> **Supplied records**:

------------

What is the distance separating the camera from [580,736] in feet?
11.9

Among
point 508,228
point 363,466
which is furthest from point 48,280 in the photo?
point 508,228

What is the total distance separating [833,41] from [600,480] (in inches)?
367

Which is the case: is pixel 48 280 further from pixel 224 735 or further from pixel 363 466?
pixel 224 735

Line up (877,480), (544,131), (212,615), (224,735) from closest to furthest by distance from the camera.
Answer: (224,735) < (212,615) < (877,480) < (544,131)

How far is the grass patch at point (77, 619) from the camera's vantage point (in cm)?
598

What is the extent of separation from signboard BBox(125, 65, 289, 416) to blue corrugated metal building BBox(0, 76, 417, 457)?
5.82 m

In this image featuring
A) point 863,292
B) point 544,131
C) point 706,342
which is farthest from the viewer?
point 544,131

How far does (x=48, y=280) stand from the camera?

------------

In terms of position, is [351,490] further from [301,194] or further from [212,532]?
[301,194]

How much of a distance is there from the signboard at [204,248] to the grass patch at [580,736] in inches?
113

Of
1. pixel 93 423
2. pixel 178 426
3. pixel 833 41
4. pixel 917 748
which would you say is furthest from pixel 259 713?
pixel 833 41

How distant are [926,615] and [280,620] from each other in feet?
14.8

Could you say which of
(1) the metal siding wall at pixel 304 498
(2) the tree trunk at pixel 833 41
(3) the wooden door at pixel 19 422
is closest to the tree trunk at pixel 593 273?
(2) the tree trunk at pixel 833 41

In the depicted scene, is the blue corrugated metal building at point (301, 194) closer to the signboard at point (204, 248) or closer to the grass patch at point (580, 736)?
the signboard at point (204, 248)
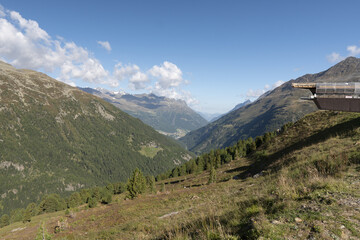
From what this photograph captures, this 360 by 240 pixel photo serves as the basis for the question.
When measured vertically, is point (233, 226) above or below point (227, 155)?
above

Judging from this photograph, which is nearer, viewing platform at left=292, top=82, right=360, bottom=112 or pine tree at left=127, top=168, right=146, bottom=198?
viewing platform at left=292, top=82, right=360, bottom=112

------------

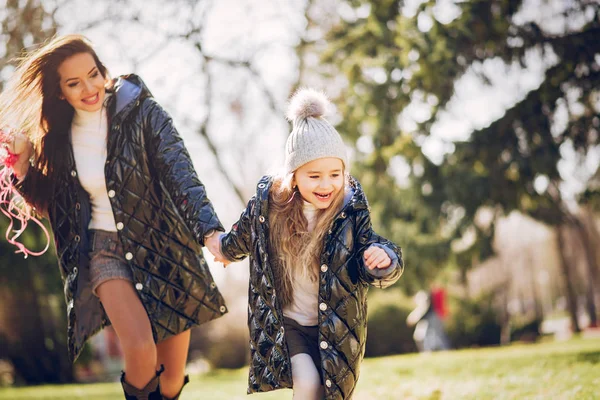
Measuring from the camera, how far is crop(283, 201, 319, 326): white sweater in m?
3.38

------------

> **Request**: Copy out the part of the material above that begins with the line containing "What is the distance" and ends with the line containing "How far does", keeping both of those lines and every line between them unchanged.

> **Correct response**:
What is the distance separating the camera from [580,736] in feet?
11.9

Among
point 508,228
point 363,466
which is furthest from point 48,280 in the photo?
point 508,228

What is the total distance separating [833,41] from [600,480] (in inches)?
367

Which is the case: is pixel 48 280 further from pixel 224 735 or further from pixel 363 466?
pixel 224 735

Line up (877,480), (544,131), (212,615), (224,735) from closest to furthest by distance from the camera.
Answer: (224,735) < (212,615) < (877,480) < (544,131)

How far is the grass patch at point (77, 619) from the camera's vantage point (in cm)?
598

What is the extent of separation from signboard BBox(125, 65, 289, 416) to blue corrugated metal building BBox(0, 76, 417, 457)?
5.82 m

In this image featuring
A) point 863,292
B) point 544,131
C) point 706,342
which is farthest from the viewer?
point 544,131

How far does (x=48, y=280) stand from the camera?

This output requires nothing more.